> _Input_:

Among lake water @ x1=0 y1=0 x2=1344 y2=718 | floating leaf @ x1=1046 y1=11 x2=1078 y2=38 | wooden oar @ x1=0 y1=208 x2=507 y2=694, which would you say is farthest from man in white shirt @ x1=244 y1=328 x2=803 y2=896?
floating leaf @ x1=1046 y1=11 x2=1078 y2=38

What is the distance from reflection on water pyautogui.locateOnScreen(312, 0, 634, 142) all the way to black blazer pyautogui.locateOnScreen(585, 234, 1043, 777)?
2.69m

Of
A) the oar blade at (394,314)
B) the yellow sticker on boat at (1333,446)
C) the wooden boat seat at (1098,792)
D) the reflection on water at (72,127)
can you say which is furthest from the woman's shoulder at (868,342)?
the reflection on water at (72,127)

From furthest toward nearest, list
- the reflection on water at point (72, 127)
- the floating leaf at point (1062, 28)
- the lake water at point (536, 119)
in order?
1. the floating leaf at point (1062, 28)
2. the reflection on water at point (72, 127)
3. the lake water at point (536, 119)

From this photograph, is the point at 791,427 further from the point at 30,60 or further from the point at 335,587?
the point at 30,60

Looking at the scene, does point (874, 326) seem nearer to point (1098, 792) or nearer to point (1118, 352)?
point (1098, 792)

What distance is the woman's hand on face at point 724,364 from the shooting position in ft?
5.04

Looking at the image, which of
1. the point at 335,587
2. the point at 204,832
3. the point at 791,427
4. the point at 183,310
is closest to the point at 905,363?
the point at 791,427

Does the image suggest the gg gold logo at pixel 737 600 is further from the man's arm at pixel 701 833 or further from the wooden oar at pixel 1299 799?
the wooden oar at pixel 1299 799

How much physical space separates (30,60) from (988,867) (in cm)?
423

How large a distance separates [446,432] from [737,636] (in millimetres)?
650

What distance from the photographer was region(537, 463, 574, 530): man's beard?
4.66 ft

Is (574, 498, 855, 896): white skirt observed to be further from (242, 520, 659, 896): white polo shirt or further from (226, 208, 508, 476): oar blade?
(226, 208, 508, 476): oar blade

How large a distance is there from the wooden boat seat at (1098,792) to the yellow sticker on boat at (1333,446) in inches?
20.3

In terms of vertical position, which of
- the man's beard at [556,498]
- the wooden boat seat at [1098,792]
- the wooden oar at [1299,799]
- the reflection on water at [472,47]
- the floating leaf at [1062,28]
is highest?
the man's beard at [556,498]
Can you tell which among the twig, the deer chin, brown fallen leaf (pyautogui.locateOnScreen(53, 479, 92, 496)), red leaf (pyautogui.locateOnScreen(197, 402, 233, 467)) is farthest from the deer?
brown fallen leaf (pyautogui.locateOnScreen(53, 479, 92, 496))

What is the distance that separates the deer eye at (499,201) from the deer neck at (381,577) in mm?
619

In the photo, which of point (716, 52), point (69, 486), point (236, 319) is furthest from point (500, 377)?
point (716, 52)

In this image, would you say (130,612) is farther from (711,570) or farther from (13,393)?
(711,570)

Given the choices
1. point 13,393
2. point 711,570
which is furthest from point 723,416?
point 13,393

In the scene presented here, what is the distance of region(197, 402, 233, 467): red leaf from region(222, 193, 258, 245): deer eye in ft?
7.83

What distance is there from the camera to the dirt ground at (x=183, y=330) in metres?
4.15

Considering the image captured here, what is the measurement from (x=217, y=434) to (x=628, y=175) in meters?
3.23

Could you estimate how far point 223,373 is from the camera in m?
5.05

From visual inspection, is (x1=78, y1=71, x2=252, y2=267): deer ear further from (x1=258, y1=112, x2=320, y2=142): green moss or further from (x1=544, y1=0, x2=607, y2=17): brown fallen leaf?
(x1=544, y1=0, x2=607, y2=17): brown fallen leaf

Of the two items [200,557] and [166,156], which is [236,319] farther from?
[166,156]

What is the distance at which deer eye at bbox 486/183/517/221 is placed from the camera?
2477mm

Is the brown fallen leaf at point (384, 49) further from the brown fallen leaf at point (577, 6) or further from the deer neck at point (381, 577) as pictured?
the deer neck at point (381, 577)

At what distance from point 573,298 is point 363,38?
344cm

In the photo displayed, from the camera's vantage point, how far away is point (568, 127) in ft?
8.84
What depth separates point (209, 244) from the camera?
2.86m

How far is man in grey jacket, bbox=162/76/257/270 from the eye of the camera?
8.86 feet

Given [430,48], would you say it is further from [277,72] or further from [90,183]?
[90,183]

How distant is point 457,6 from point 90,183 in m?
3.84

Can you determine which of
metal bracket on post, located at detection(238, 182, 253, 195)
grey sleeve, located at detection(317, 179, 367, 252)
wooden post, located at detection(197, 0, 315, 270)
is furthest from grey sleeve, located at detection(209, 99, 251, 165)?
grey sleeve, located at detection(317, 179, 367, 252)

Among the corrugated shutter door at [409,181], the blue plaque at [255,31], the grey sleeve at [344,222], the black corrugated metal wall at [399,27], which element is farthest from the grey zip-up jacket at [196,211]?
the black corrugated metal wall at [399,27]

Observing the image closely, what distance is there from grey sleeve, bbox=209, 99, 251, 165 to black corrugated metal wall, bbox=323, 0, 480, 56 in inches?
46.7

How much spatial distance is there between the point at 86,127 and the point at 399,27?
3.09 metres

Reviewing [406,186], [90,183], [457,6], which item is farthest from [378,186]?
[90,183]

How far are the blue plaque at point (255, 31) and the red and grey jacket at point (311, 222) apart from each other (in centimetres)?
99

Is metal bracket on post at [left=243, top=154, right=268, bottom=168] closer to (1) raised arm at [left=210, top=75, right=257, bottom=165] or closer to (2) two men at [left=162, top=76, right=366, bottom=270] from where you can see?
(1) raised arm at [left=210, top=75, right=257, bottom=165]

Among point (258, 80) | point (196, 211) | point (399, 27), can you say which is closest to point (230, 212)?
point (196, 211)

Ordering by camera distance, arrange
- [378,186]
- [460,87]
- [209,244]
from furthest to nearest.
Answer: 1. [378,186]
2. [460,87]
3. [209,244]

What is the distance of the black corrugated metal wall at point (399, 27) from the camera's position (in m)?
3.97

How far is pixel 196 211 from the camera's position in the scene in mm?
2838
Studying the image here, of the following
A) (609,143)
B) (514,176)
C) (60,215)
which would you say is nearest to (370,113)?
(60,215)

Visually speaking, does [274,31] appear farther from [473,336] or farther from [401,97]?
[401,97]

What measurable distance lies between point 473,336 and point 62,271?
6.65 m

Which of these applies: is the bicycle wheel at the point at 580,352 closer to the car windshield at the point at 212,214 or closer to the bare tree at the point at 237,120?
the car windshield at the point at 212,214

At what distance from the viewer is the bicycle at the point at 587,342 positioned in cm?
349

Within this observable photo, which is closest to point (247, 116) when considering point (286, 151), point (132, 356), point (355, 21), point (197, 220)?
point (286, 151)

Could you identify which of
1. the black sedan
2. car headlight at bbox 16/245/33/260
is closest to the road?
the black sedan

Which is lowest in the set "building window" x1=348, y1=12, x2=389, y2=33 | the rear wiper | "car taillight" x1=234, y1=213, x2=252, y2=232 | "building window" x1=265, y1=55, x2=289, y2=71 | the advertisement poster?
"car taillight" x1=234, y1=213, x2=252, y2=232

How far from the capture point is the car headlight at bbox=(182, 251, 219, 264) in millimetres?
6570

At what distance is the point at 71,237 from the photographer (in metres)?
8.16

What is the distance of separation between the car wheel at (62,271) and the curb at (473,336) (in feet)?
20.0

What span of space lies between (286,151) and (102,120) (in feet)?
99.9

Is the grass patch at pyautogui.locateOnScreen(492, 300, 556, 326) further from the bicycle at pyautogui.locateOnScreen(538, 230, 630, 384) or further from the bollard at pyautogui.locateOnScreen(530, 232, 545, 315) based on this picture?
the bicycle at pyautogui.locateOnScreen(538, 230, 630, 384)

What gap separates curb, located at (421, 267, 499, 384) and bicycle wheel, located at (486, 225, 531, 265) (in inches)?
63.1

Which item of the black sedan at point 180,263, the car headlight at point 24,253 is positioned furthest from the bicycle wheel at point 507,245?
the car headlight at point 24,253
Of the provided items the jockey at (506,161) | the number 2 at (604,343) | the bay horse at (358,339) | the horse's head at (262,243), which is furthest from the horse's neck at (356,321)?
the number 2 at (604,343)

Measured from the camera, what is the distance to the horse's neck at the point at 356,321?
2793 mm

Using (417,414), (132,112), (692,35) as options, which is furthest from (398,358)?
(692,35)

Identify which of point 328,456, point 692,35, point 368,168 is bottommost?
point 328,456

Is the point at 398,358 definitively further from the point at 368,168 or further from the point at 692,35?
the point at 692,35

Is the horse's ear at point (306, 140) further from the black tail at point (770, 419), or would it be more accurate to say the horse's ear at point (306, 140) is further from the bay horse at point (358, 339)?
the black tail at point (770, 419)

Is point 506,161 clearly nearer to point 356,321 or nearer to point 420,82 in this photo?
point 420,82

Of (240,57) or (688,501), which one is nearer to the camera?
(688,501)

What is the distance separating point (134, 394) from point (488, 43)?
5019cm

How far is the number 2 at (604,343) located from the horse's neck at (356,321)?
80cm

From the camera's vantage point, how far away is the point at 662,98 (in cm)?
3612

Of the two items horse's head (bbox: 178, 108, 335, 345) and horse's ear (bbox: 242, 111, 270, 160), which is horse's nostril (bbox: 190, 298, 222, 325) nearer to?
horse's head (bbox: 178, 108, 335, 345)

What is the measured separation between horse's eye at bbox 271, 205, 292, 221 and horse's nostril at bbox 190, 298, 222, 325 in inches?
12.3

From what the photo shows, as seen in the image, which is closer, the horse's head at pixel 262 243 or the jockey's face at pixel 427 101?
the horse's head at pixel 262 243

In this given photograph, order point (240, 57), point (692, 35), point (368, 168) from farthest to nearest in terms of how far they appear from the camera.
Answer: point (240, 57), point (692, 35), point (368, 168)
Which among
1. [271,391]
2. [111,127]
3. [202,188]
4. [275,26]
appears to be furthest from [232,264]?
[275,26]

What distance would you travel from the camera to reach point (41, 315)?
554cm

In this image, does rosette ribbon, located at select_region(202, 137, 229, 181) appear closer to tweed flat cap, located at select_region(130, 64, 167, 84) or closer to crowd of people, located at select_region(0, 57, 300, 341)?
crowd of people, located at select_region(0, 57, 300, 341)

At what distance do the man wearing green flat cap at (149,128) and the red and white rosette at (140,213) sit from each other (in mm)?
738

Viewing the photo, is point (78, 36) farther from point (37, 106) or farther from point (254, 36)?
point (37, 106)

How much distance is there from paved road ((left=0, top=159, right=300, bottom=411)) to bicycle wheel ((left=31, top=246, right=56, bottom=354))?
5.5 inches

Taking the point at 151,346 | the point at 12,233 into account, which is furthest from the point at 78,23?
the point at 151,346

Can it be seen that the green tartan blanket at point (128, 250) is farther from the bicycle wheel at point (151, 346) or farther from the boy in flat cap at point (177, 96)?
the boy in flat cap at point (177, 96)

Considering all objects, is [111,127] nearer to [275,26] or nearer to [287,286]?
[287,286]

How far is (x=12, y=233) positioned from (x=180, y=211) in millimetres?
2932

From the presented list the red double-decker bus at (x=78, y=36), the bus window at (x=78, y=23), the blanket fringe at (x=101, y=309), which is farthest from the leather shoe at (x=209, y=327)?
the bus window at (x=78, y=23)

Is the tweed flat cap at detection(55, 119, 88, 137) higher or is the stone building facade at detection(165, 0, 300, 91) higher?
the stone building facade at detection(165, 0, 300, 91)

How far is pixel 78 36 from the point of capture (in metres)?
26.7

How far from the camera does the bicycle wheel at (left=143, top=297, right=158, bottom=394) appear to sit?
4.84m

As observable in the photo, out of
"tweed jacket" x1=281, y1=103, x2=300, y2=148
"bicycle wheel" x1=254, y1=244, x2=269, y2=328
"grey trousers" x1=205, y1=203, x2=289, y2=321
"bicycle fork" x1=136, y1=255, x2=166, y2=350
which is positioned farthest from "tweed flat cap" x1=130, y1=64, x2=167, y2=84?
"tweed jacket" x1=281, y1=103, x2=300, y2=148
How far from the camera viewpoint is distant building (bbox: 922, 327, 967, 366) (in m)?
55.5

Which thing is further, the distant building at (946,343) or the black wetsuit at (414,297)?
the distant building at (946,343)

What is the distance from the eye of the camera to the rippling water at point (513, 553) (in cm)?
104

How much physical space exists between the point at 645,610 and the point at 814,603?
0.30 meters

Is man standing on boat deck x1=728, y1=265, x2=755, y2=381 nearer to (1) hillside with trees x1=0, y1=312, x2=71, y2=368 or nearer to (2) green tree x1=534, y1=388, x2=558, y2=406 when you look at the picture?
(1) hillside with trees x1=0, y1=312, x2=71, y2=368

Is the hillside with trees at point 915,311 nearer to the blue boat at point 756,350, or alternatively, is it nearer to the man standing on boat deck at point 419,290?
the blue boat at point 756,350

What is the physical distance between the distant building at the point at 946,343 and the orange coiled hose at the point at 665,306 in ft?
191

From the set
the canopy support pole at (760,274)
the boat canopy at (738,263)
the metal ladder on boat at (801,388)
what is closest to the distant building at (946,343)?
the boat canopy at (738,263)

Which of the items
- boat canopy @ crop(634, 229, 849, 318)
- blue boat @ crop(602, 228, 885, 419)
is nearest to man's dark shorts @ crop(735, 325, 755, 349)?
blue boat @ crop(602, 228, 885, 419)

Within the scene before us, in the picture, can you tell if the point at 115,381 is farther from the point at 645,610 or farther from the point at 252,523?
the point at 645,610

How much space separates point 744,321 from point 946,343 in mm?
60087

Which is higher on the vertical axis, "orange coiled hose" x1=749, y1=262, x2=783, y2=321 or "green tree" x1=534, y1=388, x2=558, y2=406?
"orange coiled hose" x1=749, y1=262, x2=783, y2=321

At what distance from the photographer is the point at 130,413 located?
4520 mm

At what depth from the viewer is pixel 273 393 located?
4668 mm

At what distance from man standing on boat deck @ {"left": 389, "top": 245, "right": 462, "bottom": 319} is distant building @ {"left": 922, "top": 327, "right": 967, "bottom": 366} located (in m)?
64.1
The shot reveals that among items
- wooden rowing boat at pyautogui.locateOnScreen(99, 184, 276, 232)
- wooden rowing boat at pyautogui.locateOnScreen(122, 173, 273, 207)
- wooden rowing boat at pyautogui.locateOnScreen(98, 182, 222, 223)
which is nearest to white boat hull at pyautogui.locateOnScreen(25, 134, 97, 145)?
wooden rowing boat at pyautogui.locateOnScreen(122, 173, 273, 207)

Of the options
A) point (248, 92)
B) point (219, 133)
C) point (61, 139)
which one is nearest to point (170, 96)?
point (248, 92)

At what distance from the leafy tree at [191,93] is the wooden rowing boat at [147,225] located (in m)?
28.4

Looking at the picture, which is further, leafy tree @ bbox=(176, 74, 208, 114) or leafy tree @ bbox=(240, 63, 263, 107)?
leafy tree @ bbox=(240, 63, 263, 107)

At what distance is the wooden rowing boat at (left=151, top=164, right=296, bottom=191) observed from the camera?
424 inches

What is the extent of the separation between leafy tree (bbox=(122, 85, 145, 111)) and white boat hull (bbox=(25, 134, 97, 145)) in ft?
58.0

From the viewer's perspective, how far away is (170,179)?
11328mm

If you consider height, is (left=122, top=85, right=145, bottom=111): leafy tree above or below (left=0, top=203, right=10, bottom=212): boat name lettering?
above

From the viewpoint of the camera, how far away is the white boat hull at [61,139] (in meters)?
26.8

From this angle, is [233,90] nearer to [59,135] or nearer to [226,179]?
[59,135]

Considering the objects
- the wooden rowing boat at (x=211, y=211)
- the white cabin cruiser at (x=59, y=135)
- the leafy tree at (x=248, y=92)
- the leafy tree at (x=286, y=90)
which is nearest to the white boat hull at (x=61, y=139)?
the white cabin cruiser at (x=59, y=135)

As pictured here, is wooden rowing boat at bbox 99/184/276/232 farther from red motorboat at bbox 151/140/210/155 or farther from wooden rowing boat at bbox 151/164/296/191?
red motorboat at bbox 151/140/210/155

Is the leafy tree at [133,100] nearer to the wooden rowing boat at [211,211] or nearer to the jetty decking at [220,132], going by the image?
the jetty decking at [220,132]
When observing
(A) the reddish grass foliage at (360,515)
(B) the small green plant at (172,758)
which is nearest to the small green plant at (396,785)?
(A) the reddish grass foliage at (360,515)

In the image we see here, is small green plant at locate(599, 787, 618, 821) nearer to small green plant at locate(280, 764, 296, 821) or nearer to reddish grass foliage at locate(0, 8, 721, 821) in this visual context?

> _Directive_: Reproduce only the lines between the line containing "Is the leafy" and the last line of the records, those two lines included, exactly.

> _Task output_:
Is the leafy tree at [133,100] nearer to the wooden rowing boat at [211,211] or nearer to the jetty decking at [220,132], going by the image?
the jetty decking at [220,132]
When observing
(A) the reddish grass foliage at (360,515)
(B) the small green plant at (172,758)
which is nearest to the small green plant at (396,785)?
(A) the reddish grass foliage at (360,515)

In the image we see here, is small green plant at locate(599, 787, 618, 821) nearer to small green plant at locate(280, 764, 296, 821) or nearer to reddish grass foliage at locate(0, 8, 721, 821) in this visual context?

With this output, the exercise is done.